Hannah Arendt persistently pointed out that the sense of common world only emerges in relationships between human individuals, manifested into actions and speeches. The identification of political judgment as rational knowledge with absolute yardsticks demolish the importance of human involvements in politics into mere involuntary objects. Arendt advocated “representative thinking” that develop understandings on different or even opposing points of view all shared the underlying commonality of the human sense derived from the same world. The purpose of representative thinking is the cultivation of what Arendt, following Kant, calls sensus communis. “In this sense, political judgment becomes a continuous process of weaving the multiplicity of actions and events into the fabric of the common world, of reinvigorating our sense of worldly reality and facing up to the ambiguity of political action.” Among these collective actions, we have the freedom to choose our path within the perplexity and confront our own limitations on political reasoning.
In the world devoid of an absolute measure of “good and evil”, we human rely on our own (in)ability for judging and responding to the selectiveness of our common world. How we can imagine others as dignity human beings via sympathetic reflection is deemed a powerful narrative that helps us to judge. This realisation also challenge us deeply when we inflict violence on others to attain political ideals. And via choosing our political actions as autonomy agents, we enjoy our greatest freedom from predetermined ideology as well as exercising our biggest responsibility to safeguard human dignity. As Arendt pointed out, there are not obligation but supports to a particular regime. What we tolerate is what we support, even under a suffocating environment that free thinking is not allowed.
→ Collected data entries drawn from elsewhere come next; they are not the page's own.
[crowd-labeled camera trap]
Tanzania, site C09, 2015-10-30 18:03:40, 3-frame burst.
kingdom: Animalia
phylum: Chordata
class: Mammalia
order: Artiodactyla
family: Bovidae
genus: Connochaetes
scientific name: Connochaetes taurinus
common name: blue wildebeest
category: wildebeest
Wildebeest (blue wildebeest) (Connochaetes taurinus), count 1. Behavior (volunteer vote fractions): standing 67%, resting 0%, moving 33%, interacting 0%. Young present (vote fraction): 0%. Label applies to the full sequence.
With a plethora of individuals giving up their ultimate freedom in political judgment and action, we submitted ourselves as the stalkholder of atrocity.
This book has refreshed a few important yet overlooked ideas of the political import of today, an era with constant “outrage”, shouts of “facts and logics” and negligence of the sufferings of other, merely paint them as “feelings” that no one care.
First, we have to acknowledge that political judgment is not a personal thought experiment that we can come to the “truth” via rational thinking. Rather it is a collective engagement in dialogs that take into diverse narratives of individuals who experience the world in different ways. Only by reflective thinking and exploring the experience of suffering and oppression of the others that we can arrive at our political judgment, giving ourself meanings and values.
Second, we as human have to exercise our “freedom” to political speech and actions in order to weave a future prospective that all of us can live in. We have to forgo the ideas of victims and perpetrators, but rather permit ourselves to imagine alternative type of interactions that we can treat each other as equals.
Most importantly, human is the end not a means. We shall never permit sacrifice on human life and well-beings to fulfill a political end. And as human, we can exert our freedom to refuse the coercion of autocracy as well as our responsibility to resist from giving up our thinking and judgment even in the most oppressive situation.